Work at Mythic continues. I can't talk about specifics, so don't ask. Let's just say that it's rewarding, and I don't lay in bed every morning trying to think of a good excuse so that I don't have to go in. The kids make it tough to walk out the door; no matter how good the job, I'd still rather stay home with my babies than go out and earn money. I suppose that's the toughest part.

03 August 2007

Coming Soon: Gaming, the Return!

It's official: I'm getting back into gaming. After over a month with nary a die to be rolled, I'm going to be starting two games: one at home (Star Wars) and one at work (Dungeons & Dragons). This won't be much different than what I was doing back in California, at least schedule-wise. I'll be using a module or two to structure the D&D game, but the SW game will be largely original.

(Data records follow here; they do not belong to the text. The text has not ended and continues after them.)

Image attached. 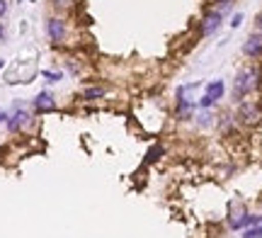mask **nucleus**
Listing matches in <instances>:
<instances>
[{
	"mask_svg": "<svg viewBox=\"0 0 262 238\" xmlns=\"http://www.w3.org/2000/svg\"><path fill=\"white\" fill-rule=\"evenodd\" d=\"M257 83H260V73L255 68H243L233 80V100L235 102H243L245 97L257 88Z\"/></svg>",
	"mask_w": 262,
	"mask_h": 238,
	"instance_id": "nucleus-1",
	"label": "nucleus"
},
{
	"mask_svg": "<svg viewBox=\"0 0 262 238\" xmlns=\"http://www.w3.org/2000/svg\"><path fill=\"white\" fill-rule=\"evenodd\" d=\"M238 122L245 124V126H253V124H257L262 119L260 115V107L255 105V102H250V100H243V102H238Z\"/></svg>",
	"mask_w": 262,
	"mask_h": 238,
	"instance_id": "nucleus-2",
	"label": "nucleus"
},
{
	"mask_svg": "<svg viewBox=\"0 0 262 238\" xmlns=\"http://www.w3.org/2000/svg\"><path fill=\"white\" fill-rule=\"evenodd\" d=\"M221 25H224V15L219 10H206L204 17H202V34L211 37V34H216L221 29Z\"/></svg>",
	"mask_w": 262,
	"mask_h": 238,
	"instance_id": "nucleus-3",
	"label": "nucleus"
},
{
	"mask_svg": "<svg viewBox=\"0 0 262 238\" xmlns=\"http://www.w3.org/2000/svg\"><path fill=\"white\" fill-rule=\"evenodd\" d=\"M66 32H68V27H66V22L61 17H49L47 19V34L54 44H61V41H63Z\"/></svg>",
	"mask_w": 262,
	"mask_h": 238,
	"instance_id": "nucleus-4",
	"label": "nucleus"
},
{
	"mask_svg": "<svg viewBox=\"0 0 262 238\" xmlns=\"http://www.w3.org/2000/svg\"><path fill=\"white\" fill-rule=\"evenodd\" d=\"M243 54L248 58H260L262 56V32H255L243 41Z\"/></svg>",
	"mask_w": 262,
	"mask_h": 238,
	"instance_id": "nucleus-5",
	"label": "nucleus"
},
{
	"mask_svg": "<svg viewBox=\"0 0 262 238\" xmlns=\"http://www.w3.org/2000/svg\"><path fill=\"white\" fill-rule=\"evenodd\" d=\"M32 122V115L29 112H25V110H17L15 115H10L8 117V122H5V126H8V132H12V134H17V132H22L27 124Z\"/></svg>",
	"mask_w": 262,
	"mask_h": 238,
	"instance_id": "nucleus-6",
	"label": "nucleus"
},
{
	"mask_svg": "<svg viewBox=\"0 0 262 238\" xmlns=\"http://www.w3.org/2000/svg\"><path fill=\"white\" fill-rule=\"evenodd\" d=\"M32 105H34V112H37V115H47V112H54V110H56V102H54V95H51V93H39Z\"/></svg>",
	"mask_w": 262,
	"mask_h": 238,
	"instance_id": "nucleus-7",
	"label": "nucleus"
},
{
	"mask_svg": "<svg viewBox=\"0 0 262 238\" xmlns=\"http://www.w3.org/2000/svg\"><path fill=\"white\" fill-rule=\"evenodd\" d=\"M204 95H206V97H211L214 102H219V100H221V97L226 95V85H224V80H209V83H206Z\"/></svg>",
	"mask_w": 262,
	"mask_h": 238,
	"instance_id": "nucleus-8",
	"label": "nucleus"
},
{
	"mask_svg": "<svg viewBox=\"0 0 262 238\" xmlns=\"http://www.w3.org/2000/svg\"><path fill=\"white\" fill-rule=\"evenodd\" d=\"M192 112H194V102H192V100H178V119L180 122H185V119H194Z\"/></svg>",
	"mask_w": 262,
	"mask_h": 238,
	"instance_id": "nucleus-9",
	"label": "nucleus"
},
{
	"mask_svg": "<svg viewBox=\"0 0 262 238\" xmlns=\"http://www.w3.org/2000/svg\"><path fill=\"white\" fill-rule=\"evenodd\" d=\"M196 119H199V126H202V129H209V126H211V124H214V112H211V110H202V115L196 117Z\"/></svg>",
	"mask_w": 262,
	"mask_h": 238,
	"instance_id": "nucleus-10",
	"label": "nucleus"
},
{
	"mask_svg": "<svg viewBox=\"0 0 262 238\" xmlns=\"http://www.w3.org/2000/svg\"><path fill=\"white\" fill-rule=\"evenodd\" d=\"M104 95H107L104 88H88V90L83 93L85 100H100V97H104Z\"/></svg>",
	"mask_w": 262,
	"mask_h": 238,
	"instance_id": "nucleus-11",
	"label": "nucleus"
},
{
	"mask_svg": "<svg viewBox=\"0 0 262 238\" xmlns=\"http://www.w3.org/2000/svg\"><path fill=\"white\" fill-rule=\"evenodd\" d=\"M241 238H262V224L260 226H250V229H243V236Z\"/></svg>",
	"mask_w": 262,
	"mask_h": 238,
	"instance_id": "nucleus-12",
	"label": "nucleus"
},
{
	"mask_svg": "<svg viewBox=\"0 0 262 238\" xmlns=\"http://www.w3.org/2000/svg\"><path fill=\"white\" fill-rule=\"evenodd\" d=\"M44 78H49V83H56V80H61V73H51V71H44Z\"/></svg>",
	"mask_w": 262,
	"mask_h": 238,
	"instance_id": "nucleus-13",
	"label": "nucleus"
},
{
	"mask_svg": "<svg viewBox=\"0 0 262 238\" xmlns=\"http://www.w3.org/2000/svg\"><path fill=\"white\" fill-rule=\"evenodd\" d=\"M241 22H243V15L238 12V15H233V19H231V27L238 29V27H241Z\"/></svg>",
	"mask_w": 262,
	"mask_h": 238,
	"instance_id": "nucleus-14",
	"label": "nucleus"
},
{
	"mask_svg": "<svg viewBox=\"0 0 262 238\" xmlns=\"http://www.w3.org/2000/svg\"><path fill=\"white\" fill-rule=\"evenodd\" d=\"M5 12H8V3L0 0V17H5Z\"/></svg>",
	"mask_w": 262,
	"mask_h": 238,
	"instance_id": "nucleus-15",
	"label": "nucleus"
},
{
	"mask_svg": "<svg viewBox=\"0 0 262 238\" xmlns=\"http://www.w3.org/2000/svg\"><path fill=\"white\" fill-rule=\"evenodd\" d=\"M255 27H257V32H262V12L257 15V19H255Z\"/></svg>",
	"mask_w": 262,
	"mask_h": 238,
	"instance_id": "nucleus-16",
	"label": "nucleus"
},
{
	"mask_svg": "<svg viewBox=\"0 0 262 238\" xmlns=\"http://www.w3.org/2000/svg\"><path fill=\"white\" fill-rule=\"evenodd\" d=\"M8 112H0V124H3V122H8Z\"/></svg>",
	"mask_w": 262,
	"mask_h": 238,
	"instance_id": "nucleus-17",
	"label": "nucleus"
},
{
	"mask_svg": "<svg viewBox=\"0 0 262 238\" xmlns=\"http://www.w3.org/2000/svg\"><path fill=\"white\" fill-rule=\"evenodd\" d=\"M0 41H5V27L0 25Z\"/></svg>",
	"mask_w": 262,
	"mask_h": 238,
	"instance_id": "nucleus-18",
	"label": "nucleus"
},
{
	"mask_svg": "<svg viewBox=\"0 0 262 238\" xmlns=\"http://www.w3.org/2000/svg\"><path fill=\"white\" fill-rule=\"evenodd\" d=\"M3 66H5V61H3V58H0V68H3Z\"/></svg>",
	"mask_w": 262,
	"mask_h": 238,
	"instance_id": "nucleus-19",
	"label": "nucleus"
}]
</instances>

I was initially worried that I'd have trouble finding players for the game at work. Yes, it's a computer game company, but that doesn't mean that people don't have lives outside of the office (though, in the case of some people, I guess it depends on how strictly you interpret the word "life"). Despite my initial concerns, I had six willing players after a day of asking around. Recruiting for D&D was never this easy at Ortho.

By the way, I know some of you Mythic folks are reading this. You're all wonderful people. You're not wacky or insane or anything I might've said in another blog entry. You're all completely psychologically stable, and I know that you're just trying to make me feel comfortable when you come down to my level (humor-wise). Thanks for making the FNG feel like he belongs!

I really should get moving, so I'll cut this post short.